In conjunction with the Special Collections exhibition “‘A terrible beauty is born’: The Easter Rising at 100,” the Library hosted a set of talks commemorating the beginning of the 1916 Easter Rising.
Shortly after noon on April 24, 1916, Pádraig Pearse emerged from the newly formed headquarters of the Provisional Government of the Irish Republic at Dublin’s General Post Office. A small band of republicans’ brief insurrection over Easter Week 1916 resulted in their declaration of independence from Great Britain to form the Irish Republic (Poblacht na hÉireann). Quickly and violently squashed by the British, the Easter Rising became a defining moment for the complex landscape of Irish culture, politics, and history in the 20th century.

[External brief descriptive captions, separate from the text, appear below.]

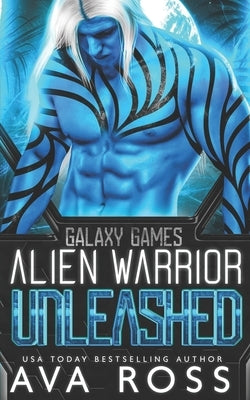 Alien Warrior Unleashed by Ross, Ava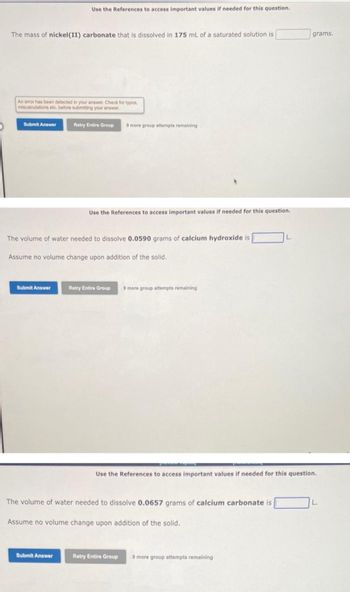 The mass of nickel (II) carbonate that is dissolved in 175 mL of a saturated solution is
An error has been detected in your answer. Check for typos,
miscalculations etc. before submitting your answer.
Submit Answer
Use the References to access important values if needed for this question.
Submit Answer
Retry Entire Group 9 more group attempts remaining
The volume of water needed to dissolve 0.0590 grams of calcium hydroxide is
Assume no volume change upon addition of the solid.
Submit Answer
Use the References to access important values if needed for this question.
Retry Entire Group 9 more group attempts remaining
The volume of water needed to dissolve 0.0657 grams of calcium carbonate is
Assume no volume change upon addition of the solid.
L.
Use the References to access important values if needed for this question.
Retry Entire Group 9 more group attempts remaining
grams.
L.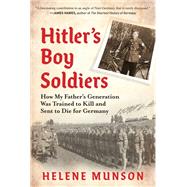 Hitler's Boy Soldiers How My Father's Generation Was Trained to Kill and Sent to Die for Germany by Munson, Helene, 9781615198597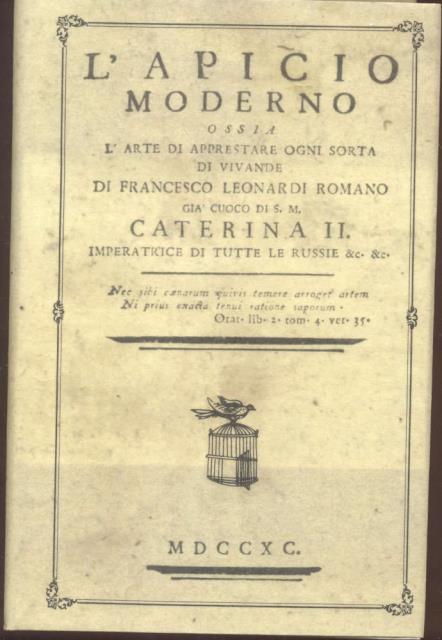 L'APICIO MODERNO. Ossia l'Arte di apprestare ogni sorta di vivande, …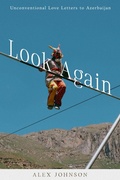 Cover: Look Again: Unconventional Love Letters to Azerbaijan - Alex Johnson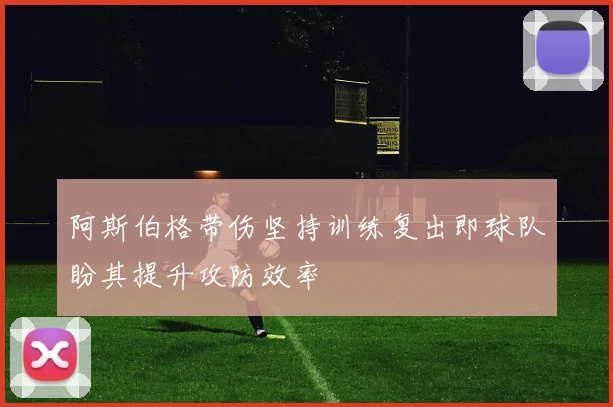 阿斯伯格带伤坚持训练复出即球队盼其提升攻防效率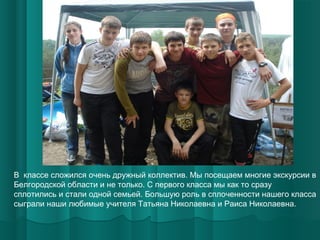 В классе сложился очень дружный коллектив. Мы посещаем многие экскурсии в
Белгородской области и не только. С первого класса мы как то сразу
сплотились и стали одной семьей. Большую роль в сплоченности нашего класса
сыграли наши любимые учителя Татьяна Николаевна и Раиса Николаевна.

 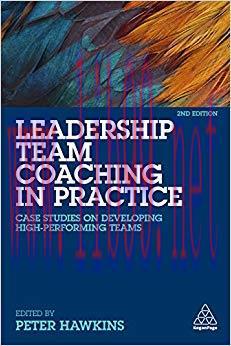 Leadership Team Coaching in Practice: Case Studies on Developing High-Performing Teams 2nd Edit...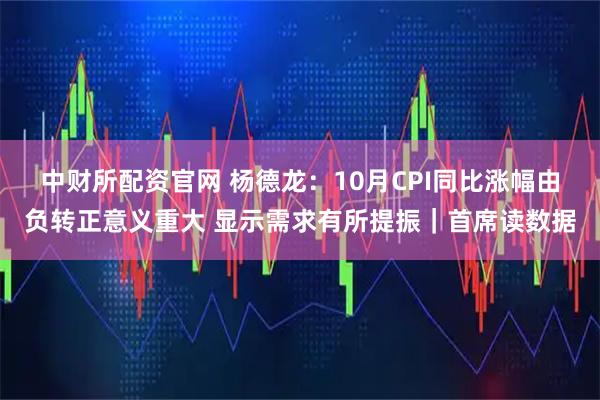 中财所配资官网 杨德龙：10月CPI同比涨幅由负转正意义重大 显示需求有所提振｜首席读数据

Dr. John Montaño (left) of the History Department gave an overview on the politicization of Irish culture and revolutionary acts of “Irishness” during British colonial rule and the development of the physical force tradition (from which Pearse and the younger revolutionaries drew) from the late eighteenth to the early twentieth centuries.
Dr. Bernard McKenna (right) of the English Department guided the audience through a close reading of W. B. Yeats’s “Easter, 1916,” in which he identified juxtaposing imagery that suggests Yeats’s anxiety and uncertainty about a post-Rising Ireland.
Thanks to Drs. Montaño and McKenna for their great presentations!